I'd like to perform a matrix product of two sparse SciPy matrices. However, the result is not sparse, in my case, so I'd like to store it as a dense NumPy array.
Is it possible to do this efficiently, that is without creating a "sparse" matrix first and then converting it? I'm free to choose any input format (whichever is more efficient).
An example: the product of two 10000x10000 99% sparse matrices with randomly distributed zeros will be dense:
n = 10_000
a = np.random.randn(n, n) * (np.random.randint(100, size=(n, n)) == 0)
b = np.random.randn(n, n) * (np.random.randint(100, size=(n, n)) == 0)
c = a.dot(b)
np.count_nonzero(c) / c.size # should be 0.63
import numpy as np
from scipy import sparse
n = 10_000
a = sparse.csr_matrix(np.random.randn(n, n) * (np.random.randint(100, size=(n, n)) == 0))
b = sparse.csr_matrix(np.random.randn(n, n) * (np.random.randint(100, size=(n, n)) == 0))
c = a.dot(b)
>>> c
<10000x10000 sparse matrix of type '<class 'numpy.float64'>'
with 63132806 stored elements in Compressed Sparse Row format>
Yeah, this is a really inefficient way to store this matrix. There's no way in scipy to go straight to dense though. You can use the sparseBLAS functions that go straight to dense (which exist for the use case you are describing).

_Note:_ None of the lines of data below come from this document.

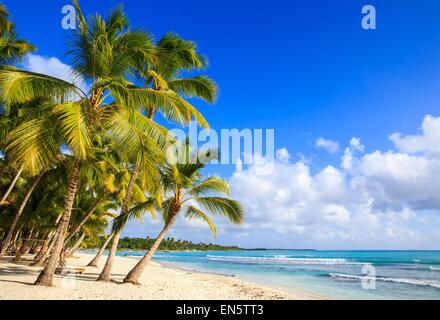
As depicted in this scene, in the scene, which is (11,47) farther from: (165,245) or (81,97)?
(165,245)

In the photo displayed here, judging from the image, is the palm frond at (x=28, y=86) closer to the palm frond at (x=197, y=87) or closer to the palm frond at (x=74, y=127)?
the palm frond at (x=74, y=127)

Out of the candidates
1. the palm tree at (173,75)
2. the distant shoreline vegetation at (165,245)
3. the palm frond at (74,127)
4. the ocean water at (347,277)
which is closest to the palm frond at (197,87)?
the palm tree at (173,75)

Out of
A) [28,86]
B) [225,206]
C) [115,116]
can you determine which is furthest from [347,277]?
[28,86]

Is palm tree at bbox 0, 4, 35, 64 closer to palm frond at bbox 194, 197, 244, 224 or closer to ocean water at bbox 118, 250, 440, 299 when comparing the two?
palm frond at bbox 194, 197, 244, 224

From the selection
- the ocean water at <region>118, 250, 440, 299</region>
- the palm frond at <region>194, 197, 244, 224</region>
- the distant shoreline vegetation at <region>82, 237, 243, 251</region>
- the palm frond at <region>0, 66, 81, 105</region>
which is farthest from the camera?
the distant shoreline vegetation at <region>82, 237, 243, 251</region>

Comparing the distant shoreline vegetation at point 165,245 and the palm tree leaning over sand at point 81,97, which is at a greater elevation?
the palm tree leaning over sand at point 81,97

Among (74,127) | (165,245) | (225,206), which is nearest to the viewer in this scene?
(74,127)

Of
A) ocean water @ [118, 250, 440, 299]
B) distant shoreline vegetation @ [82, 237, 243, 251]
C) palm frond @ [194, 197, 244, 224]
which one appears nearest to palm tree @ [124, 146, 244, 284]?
palm frond @ [194, 197, 244, 224]

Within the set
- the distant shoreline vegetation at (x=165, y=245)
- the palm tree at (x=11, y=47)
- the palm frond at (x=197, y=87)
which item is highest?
the palm tree at (x=11, y=47)

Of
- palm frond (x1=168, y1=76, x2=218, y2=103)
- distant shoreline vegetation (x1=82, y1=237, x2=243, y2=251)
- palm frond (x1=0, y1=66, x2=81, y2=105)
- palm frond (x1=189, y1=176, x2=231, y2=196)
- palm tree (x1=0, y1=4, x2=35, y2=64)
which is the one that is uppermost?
palm tree (x1=0, y1=4, x2=35, y2=64)

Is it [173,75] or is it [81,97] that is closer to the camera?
[81,97]

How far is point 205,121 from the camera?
32.9ft
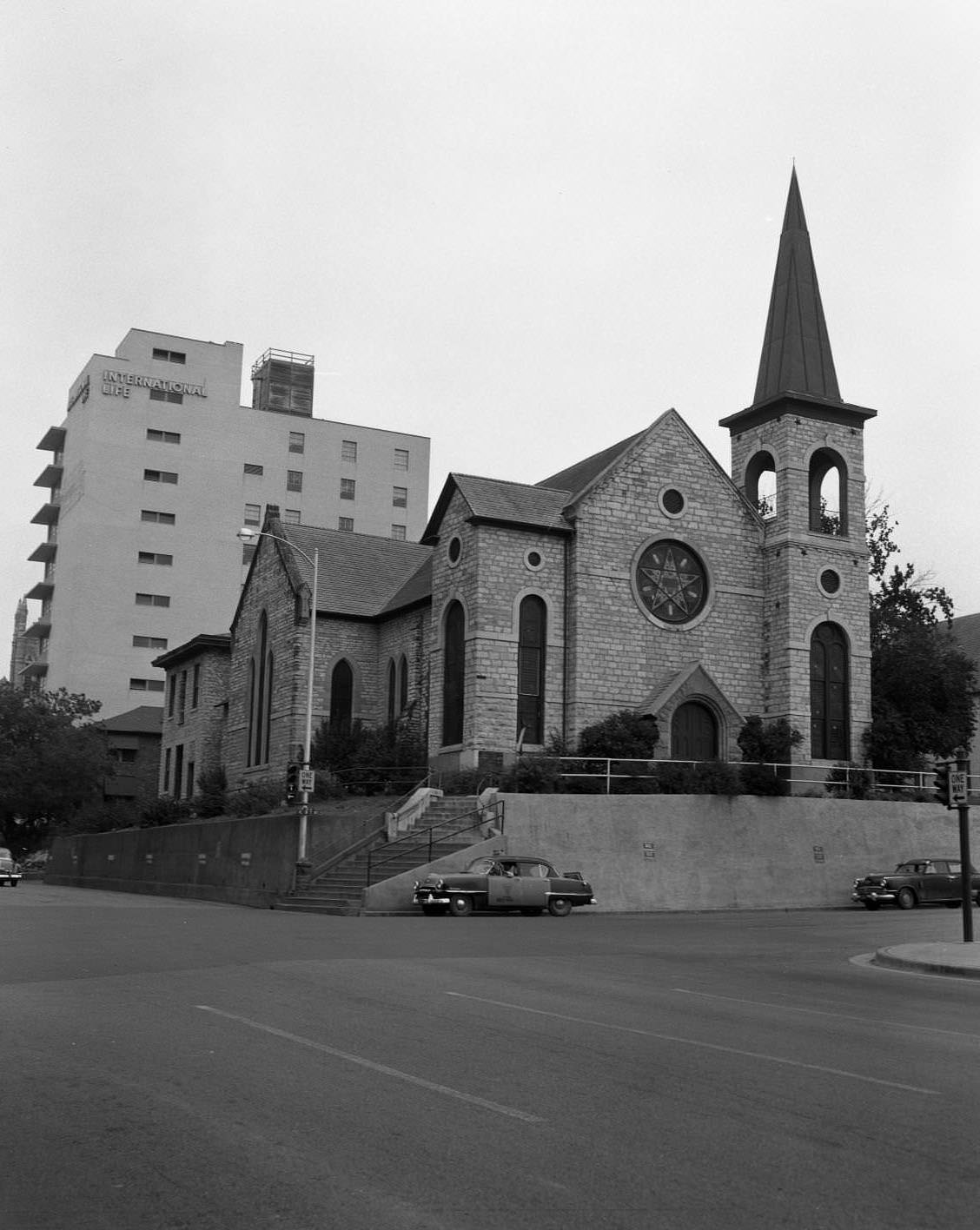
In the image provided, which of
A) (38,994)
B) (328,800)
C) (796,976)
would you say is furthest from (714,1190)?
(328,800)

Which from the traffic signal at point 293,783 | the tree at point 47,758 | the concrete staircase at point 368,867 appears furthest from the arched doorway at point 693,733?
the tree at point 47,758

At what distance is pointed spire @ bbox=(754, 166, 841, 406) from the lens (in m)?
44.6

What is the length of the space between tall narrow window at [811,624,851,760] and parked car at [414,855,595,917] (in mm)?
14334

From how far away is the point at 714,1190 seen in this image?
243 inches

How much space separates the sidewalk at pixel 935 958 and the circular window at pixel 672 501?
76.1 feet

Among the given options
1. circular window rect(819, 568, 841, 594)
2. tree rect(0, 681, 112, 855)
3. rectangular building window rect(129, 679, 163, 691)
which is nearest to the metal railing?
circular window rect(819, 568, 841, 594)

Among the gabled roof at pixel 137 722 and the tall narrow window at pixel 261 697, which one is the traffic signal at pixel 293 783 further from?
the gabled roof at pixel 137 722

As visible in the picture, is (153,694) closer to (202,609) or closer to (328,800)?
(202,609)

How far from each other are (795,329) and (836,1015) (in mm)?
35453

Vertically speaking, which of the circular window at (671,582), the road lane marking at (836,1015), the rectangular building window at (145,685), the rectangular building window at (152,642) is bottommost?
the road lane marking at (836,1015)

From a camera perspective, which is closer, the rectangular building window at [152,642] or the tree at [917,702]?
the tree at [917,702]

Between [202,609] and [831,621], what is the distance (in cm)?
5263

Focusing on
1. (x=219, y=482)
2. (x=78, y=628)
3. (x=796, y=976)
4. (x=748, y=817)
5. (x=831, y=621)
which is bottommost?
(x=796, y=976)

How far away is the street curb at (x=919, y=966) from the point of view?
17.6 meters
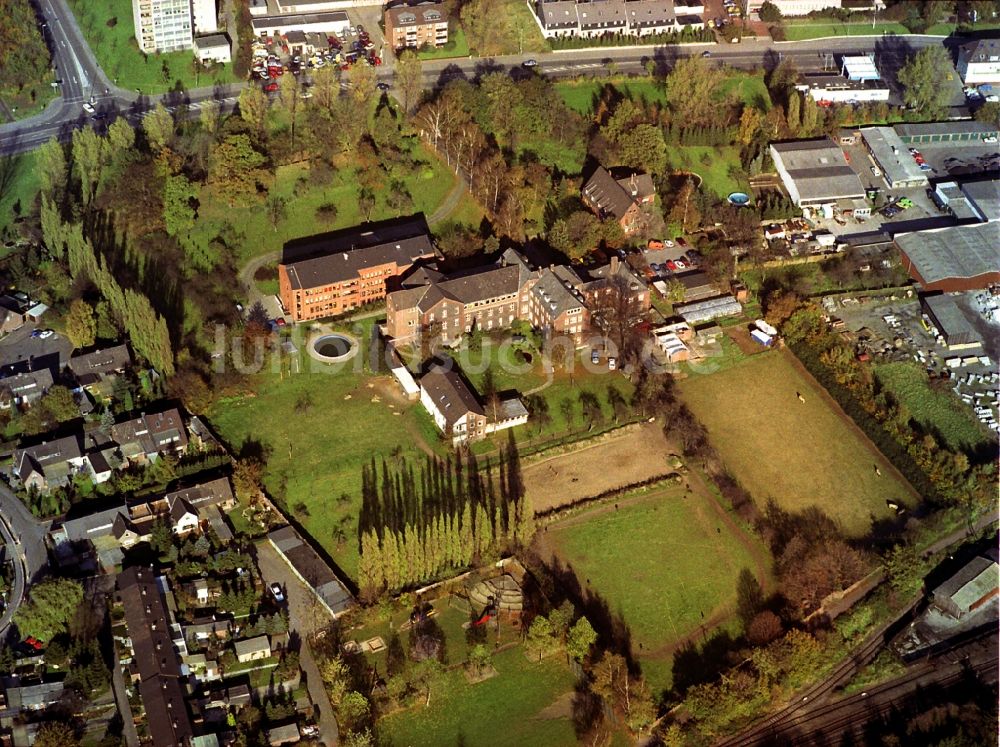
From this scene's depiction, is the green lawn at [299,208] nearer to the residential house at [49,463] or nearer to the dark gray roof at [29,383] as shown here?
the dark gray roof at [29,383]

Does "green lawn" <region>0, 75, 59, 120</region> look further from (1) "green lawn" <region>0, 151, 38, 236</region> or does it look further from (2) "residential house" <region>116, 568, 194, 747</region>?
(2) "residential house" <region>116, 568, 194, 747</region>

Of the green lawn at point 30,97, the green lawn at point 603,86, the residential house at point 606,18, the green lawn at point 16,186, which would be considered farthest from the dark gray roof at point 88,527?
the residential house at point 606,18

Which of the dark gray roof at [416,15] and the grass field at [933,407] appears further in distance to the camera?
the dark gray roof at [416,15]

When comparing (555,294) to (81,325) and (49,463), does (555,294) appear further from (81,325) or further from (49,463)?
(49,463)

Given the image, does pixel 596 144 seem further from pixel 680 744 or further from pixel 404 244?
pixel 680 744

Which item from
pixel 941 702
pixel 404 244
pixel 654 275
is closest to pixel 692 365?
pixel 654 275

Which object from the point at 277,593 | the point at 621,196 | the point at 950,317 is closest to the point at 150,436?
the point at 277,593
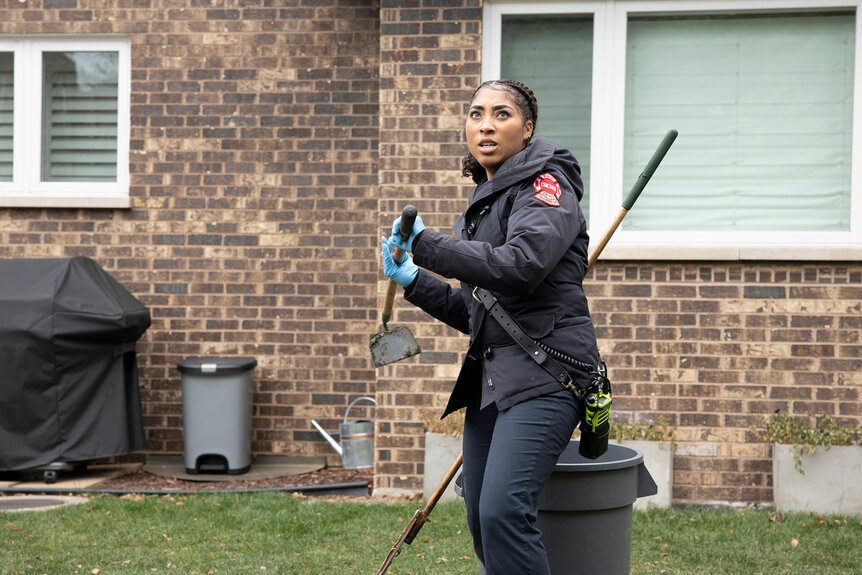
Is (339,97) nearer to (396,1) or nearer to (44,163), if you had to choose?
(396,1)

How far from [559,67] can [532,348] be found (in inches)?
156

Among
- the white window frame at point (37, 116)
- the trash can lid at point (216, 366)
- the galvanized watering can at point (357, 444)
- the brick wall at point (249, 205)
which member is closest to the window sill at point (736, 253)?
the brick wall at point (249, 205)

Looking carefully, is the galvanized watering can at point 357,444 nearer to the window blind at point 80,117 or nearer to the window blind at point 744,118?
the window blind at point 744,118

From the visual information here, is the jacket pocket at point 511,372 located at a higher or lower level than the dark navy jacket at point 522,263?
lower

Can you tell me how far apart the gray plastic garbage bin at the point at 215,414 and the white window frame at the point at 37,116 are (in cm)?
170

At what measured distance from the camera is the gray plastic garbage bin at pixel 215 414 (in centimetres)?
705

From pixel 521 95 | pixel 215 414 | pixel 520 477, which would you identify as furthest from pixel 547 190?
pixel 215 414

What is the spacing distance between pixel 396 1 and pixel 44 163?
131 inches

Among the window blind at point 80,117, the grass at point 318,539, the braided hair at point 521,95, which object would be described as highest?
the window blind at point 80,117

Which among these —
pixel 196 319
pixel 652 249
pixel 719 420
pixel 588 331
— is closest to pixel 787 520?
pixel 719 420

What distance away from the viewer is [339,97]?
741 cm

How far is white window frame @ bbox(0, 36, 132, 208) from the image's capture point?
763cm

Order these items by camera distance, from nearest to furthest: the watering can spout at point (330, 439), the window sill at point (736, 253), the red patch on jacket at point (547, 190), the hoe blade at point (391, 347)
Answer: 1. the red patch on jacket at point (547, 190)
2. the hoe blade at point (391, 347)
3. the window sill at point (736, 253)
4. the watering can spout at point (330, 439)

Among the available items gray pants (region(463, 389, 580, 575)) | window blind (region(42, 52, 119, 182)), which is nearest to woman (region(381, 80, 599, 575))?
gray pants (region(463, 389, 580, 575))
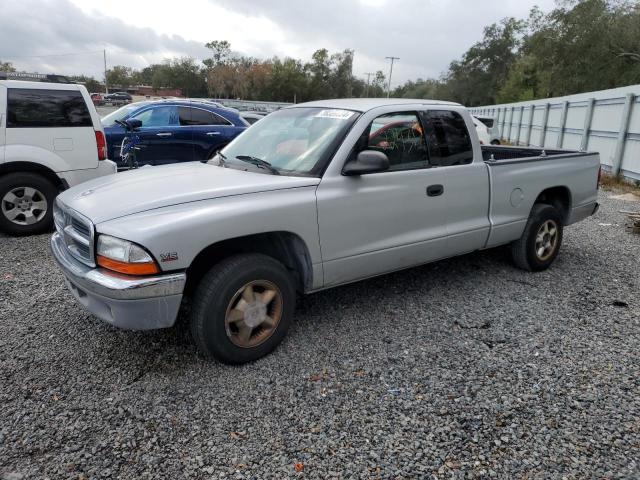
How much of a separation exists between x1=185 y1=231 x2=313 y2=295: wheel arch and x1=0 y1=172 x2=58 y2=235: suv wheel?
158 inches

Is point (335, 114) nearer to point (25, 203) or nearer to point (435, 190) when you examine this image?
point (435, 190)

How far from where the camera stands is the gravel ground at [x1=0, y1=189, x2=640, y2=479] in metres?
2.42

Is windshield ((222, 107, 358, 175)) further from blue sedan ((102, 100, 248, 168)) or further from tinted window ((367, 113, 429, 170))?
blue sedan ((102, 100, 248, 168))

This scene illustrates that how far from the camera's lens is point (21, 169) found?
6.09 meters

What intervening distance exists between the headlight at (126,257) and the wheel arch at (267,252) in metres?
0.41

There's a python wrapper for MKL that I use for this, which wraps mkl_sparse_spmmd:
from sparse_dot_mkl import dot_product_mkl
c_dense = dot_product_mkl(a, b, dense=True)
>>>> np.sum(c_dense != 0)
63132806
It's also threaded so it's a lot faster than scipy. Getting MKL installed is left to the reader (conda install -c intel mkl
is probably easiest though)